PROBLEM STATEMENT:
Extract all of the data and reproduce it precisely.
★ ★ ★ ★ ★ ★ ★
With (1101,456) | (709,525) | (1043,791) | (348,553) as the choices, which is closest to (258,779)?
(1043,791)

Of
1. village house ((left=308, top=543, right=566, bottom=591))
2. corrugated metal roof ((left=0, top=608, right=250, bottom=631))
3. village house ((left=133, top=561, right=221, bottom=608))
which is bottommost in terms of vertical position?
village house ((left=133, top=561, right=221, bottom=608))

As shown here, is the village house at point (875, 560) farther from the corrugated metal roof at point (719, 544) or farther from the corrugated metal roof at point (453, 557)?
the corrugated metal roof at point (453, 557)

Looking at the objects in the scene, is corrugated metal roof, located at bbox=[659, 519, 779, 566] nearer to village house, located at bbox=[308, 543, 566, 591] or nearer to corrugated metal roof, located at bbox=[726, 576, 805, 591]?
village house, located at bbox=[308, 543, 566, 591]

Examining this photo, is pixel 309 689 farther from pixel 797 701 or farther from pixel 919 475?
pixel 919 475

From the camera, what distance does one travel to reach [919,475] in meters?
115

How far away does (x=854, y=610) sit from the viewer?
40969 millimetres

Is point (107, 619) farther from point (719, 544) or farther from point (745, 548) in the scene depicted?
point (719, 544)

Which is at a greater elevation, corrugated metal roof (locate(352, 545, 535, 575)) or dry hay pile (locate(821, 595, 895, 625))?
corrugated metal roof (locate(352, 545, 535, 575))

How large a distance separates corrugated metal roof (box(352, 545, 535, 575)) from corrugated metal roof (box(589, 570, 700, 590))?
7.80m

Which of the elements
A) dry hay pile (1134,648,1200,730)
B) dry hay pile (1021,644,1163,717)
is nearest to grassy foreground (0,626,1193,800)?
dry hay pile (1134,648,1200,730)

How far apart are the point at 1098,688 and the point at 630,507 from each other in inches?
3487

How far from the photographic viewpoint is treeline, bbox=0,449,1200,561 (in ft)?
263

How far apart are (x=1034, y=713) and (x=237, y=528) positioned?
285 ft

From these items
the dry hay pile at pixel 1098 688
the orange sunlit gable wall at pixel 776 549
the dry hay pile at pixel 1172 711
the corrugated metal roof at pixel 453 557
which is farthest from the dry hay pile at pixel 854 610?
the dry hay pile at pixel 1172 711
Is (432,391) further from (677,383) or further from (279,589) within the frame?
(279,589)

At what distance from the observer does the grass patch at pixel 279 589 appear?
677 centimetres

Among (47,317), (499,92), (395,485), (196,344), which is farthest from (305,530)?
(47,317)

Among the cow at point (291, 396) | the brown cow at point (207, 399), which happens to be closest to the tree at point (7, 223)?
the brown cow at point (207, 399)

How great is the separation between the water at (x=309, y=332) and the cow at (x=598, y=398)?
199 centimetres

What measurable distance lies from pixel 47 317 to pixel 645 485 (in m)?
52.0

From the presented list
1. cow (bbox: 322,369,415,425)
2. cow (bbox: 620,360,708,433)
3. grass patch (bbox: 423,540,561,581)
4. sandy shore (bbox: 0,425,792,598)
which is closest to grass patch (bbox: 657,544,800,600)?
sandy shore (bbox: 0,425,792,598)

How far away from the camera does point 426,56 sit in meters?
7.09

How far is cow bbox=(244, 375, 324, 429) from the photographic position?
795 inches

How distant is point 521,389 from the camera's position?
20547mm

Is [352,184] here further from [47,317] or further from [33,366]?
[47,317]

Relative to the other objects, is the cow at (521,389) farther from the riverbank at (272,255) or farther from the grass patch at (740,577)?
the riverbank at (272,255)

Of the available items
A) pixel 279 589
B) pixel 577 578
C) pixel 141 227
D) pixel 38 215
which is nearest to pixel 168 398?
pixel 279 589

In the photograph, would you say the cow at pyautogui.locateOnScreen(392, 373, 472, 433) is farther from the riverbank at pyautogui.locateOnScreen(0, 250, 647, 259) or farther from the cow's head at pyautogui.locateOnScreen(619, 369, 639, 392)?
★ ★ ★ ★ ★ ★ ★
THE ANSWER:
With (1101,456) | (709,525) | (1043,791) | (348,553) as the choices, which is closest to (258,779)?
(1043,791)

Of
1. village house ((left=308, top=543, right=566, bottom=591))
2. corrugated metal roof ((left=0, top=608, right=250, bottom=631))
3. village house ((left=133, top=561, right=221, bottom=608))
which is bottommost in terms of vertical position?
village house ((left=133, top=561, right=221, bottom=608))

As shown here, is the village house at point (875, 560) farther from the corrugated metal roof at point (719, 544) or farther from the corrugated metal roof at point (453, 557)?
the corrugated metal roof at point (453, 557)

Looking at the objects in the scene, is corrugated metal roof, located at bbox=[659, 519, 779, 566] nearer to village house, located at bbox=[308, 543, 566, 591] or nearer to corrugated metal roof, located at bbox=[726, 576, 805, 591]?
village house, located at bbox=[308, 543, 566, 591]

Examining this photo, is pixel 309 689 farther from pixel 797 701 or farther from pixel 919 475?
pixel 919 475

From the camera, what distance does one travel to reach [919,475] in meters?
115

How far away does (x=854, y=610) sit from the viewer?
40969 millimetres

Is point (107, 619) farther from point (719, 544) or farther from point (745, 548) in the scene depicted?
point (719, 544)

Which is at a greater elevation, corrugated metal roof (locate(352, 545, 535, 575)) or dry hay pile (locate(821, 595, 895, 625))?
corrugated metal roof (locate(352, 545, 535, 575))

How large a distance separates corrugated metal roof (box(352, 545, 535, 575)) from corrugated metal roof (box(589, 570, 700, 590))?
7.80m

Which of the elements
A) dry hay pile (1134,648,1200,730)
B) dry hay pile (1021,644,1163,717)
is nearest to grassy foreground (0,626,1193,800)?
dry hay pile (1134,648,1200,730)

How far apart are the point at 1098,688 and the point at 630,507 from each other in inches?
3487

How far from the photographic viewpoint is treeline, bbox=0,449,1200,561 (in ft)?
263

How far apart are (x=1034, y=713) and (x=237, y=528) positioned?
285 ft

From these items
the dry hay pile at pixel 1098 688
the orange sunlit gable wall at pixel 776 549
the dry hay pile at pixel 1172 711
the corrugated metal roof at pixel 453 557
which is farthest from the dry hay pile at pixel 854 610?
the dry hay pile at pixel 1172 711
Is (432,391) further from (677,383) or further from (279,589) within the frame?
(279,589)

At what distance from the observer does the grass patch at pixel 279 589 appear?
677 centimetres

Among (47,317), (499,92), (395,485), (196,344), which is farthest from (305,530)?
(47,317)

Among the cow at point (291, 396) | the brown cow at point (207, 399), which happens to be closest to the tree at point (7, 223)?
the brown cow at point (207, 399)

How great is the separation between the water at (x=309, y=332) and the cow at (x=598, y=398)?
199 centimetres

What measurable distance lies from pixel 47 317 to pixel 645 485 (in m)?
52.0

From the presented list
1. cow (bbox: 322,369,415,425)
2. cow (bbox: 620,360,708,433)
3. grass patch (bbox: 423,540,561,581)
4. sandy shore (bbox: 0,425,792,598)
which is closest to grass patch (bbox: 657,544,800,600)?
sandy shore (bbox: 0,425,792,598)

How far away from the camera does point 426,56 sit in meters?
7.09

How far is cow bbox=(244, 375, 324, 429) from the photographic position?
795 inches

How distant is point 521,389 from the camera's position?
20547mm

Is [352,184] here further from [47,317] or further from [33,366]?
[47,317]

Relative to the other objects, is the cow at (521,389) farther from the riverbank at (272,255) or farther from the grass patch at (740,577)?
the riverbank at (272,255)

Of the available items
A) pixel 279 589
B) pixel 577 578
C) pixel 141 227
D) pixel 38 215
which is nearest to pixel 168 398?
pixel 279 589

In the photograph, would you say the cow at pyautogui.locateOnScreen(392, 373, 472, 433) is farther from the riverbank at pyautogui.locateOnScreen(0, 250, 647, 259) or farther from the cow's head at pyautogui.locateOnScreen(619, 369, 639, 392)?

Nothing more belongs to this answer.